» **AIM OF THE TASK**:
Give a two-sentence summary of the article below on the Russell Tribunal.
** Begin SELECTED TEXT **
Apartheid and the Occupation of Palestine

PALESTINE / ISRAEL, 7 November 2011

by John Dugard – Al Jazeera

As the Russell Tribunal convenes to discuss apartheid, Israel has already surpassed South Africa’s racist era.

This week, the Russell Tribunal on Palestine will consider the question of whether Israel’s practices in the occupied Palestinian territory (OPT) constitute the crime of apartheid within the meaning of the 1973 International Convention on the Suppression and Punishment of the Crime of Apartheid. This Convention, which has been incorporated into the Rome Statute of the International Criminal Court, is not confined to apartheid in South Africa. Instead it criminalises, under international law, practices that resemble apartheid.

The Russell Tribunal was initiated in the 1960s by the philosopher Bertrand Russell to examine war crimes committed during the Vietnam War. It has now been revived to consider Israel’s violations of international law. It is not a judicial tribunal, but a tribunal comprising reputable jurors from different countries, that seeks to examine whether Israel has violated international criminal law and should be held accountable.

In essence, the Russell Tribunal is a court of international public opinion. It will hear evidence in Cape Town on the scope of the 1973 Apartheid Convention, on apartheid as practiced in South Africa, on Israeli practices in the OPT, particularly the West Bank, and on the question whether these practices so closely resemble those of apartheid as to bring them within the prohibitions of the 1973 Apartheid Convention. The Israeli government has been invited to testify before the tribunal, but, at this stage, has not replied to the invitation. Most of the evidence will inevitably, therefore, be critical of Israel.
** End SELECTED TEXT **
** Begin MATERIAL **
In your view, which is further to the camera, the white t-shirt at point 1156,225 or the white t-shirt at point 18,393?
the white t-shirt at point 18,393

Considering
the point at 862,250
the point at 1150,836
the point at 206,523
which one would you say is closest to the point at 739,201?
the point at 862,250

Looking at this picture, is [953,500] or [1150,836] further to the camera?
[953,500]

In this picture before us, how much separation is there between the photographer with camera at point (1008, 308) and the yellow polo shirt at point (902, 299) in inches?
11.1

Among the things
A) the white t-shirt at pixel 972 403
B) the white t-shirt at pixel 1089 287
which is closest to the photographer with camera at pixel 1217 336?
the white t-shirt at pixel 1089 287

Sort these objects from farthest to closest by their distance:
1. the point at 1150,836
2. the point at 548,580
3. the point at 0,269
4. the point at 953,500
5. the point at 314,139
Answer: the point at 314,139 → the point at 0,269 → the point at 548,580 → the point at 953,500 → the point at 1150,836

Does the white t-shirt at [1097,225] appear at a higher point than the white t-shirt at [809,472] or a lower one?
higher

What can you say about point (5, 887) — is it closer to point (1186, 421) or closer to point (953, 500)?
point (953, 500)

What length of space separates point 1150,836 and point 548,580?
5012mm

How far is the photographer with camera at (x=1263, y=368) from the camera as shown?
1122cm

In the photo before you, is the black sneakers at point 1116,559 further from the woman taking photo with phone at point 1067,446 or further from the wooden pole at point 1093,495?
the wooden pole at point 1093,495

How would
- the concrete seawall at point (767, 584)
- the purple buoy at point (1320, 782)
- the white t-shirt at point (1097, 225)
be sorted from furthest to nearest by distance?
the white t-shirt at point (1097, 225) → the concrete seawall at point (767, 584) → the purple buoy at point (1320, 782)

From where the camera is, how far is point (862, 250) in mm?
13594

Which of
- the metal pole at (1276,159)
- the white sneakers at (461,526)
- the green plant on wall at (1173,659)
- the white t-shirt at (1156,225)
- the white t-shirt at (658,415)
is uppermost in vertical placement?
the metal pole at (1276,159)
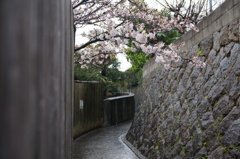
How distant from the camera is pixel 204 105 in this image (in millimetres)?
4445

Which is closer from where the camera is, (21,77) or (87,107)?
(21,77)

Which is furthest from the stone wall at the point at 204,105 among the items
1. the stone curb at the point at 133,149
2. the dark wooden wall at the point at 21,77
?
the dark wooden wall at the point at 21,77

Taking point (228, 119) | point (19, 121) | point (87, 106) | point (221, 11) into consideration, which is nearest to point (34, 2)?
point (19, 121)

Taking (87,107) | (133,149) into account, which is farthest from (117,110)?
(133,149)

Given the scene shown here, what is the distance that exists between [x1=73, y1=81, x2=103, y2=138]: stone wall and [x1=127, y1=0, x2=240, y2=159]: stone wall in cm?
427

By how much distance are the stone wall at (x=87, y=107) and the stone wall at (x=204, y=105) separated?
4.27m

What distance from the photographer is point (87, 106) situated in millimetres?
12445

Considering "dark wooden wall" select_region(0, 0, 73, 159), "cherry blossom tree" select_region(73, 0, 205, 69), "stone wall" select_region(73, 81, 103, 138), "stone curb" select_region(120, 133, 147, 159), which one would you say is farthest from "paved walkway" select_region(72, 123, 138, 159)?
"dark wooden wall" select_region(0, 0, 73, 159)

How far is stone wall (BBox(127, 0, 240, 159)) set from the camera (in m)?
3.56

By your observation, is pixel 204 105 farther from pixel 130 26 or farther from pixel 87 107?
pixel 87 107

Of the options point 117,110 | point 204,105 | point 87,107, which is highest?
point 204,105

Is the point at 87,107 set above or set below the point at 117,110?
above

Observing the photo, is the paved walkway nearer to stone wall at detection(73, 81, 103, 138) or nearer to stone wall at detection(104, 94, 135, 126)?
stone wall at detection(73, 81, 103, 138)

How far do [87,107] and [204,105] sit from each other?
28.2 ft
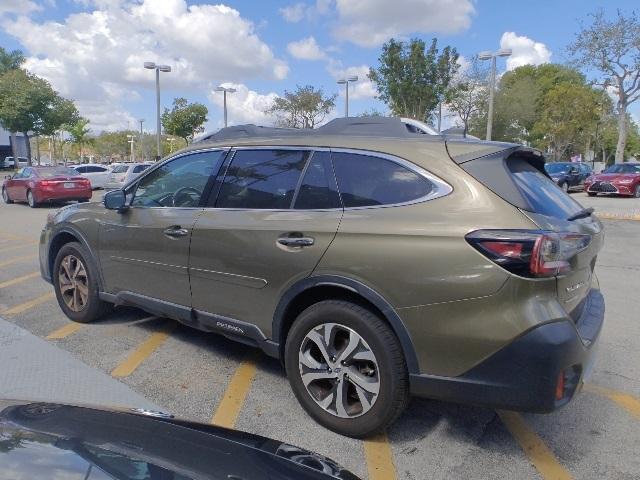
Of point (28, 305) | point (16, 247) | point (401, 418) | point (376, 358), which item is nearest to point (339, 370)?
point (376, 358)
** End MATERIAL **
» **ANSWER FOR THIS EXERCISE**:
The Russell Tribunal on Palestine will consider whether Israel's practices in the occupied Palestinian territory amount to the crime of apartheid under the 1973 International Convention on the Suppression and Punishment of the Crime of Apartheid, which criminalizes practices resembling apartheid and is not confined to South Africa. First initiated in the 1960s by Bertrand Russell to examine Vietnam War crimes, the tribunal is not a judicial body but a court of international public opinion that will hear evidence in Cape Town, and the Israeli government has not yet replied to its invitation to testify.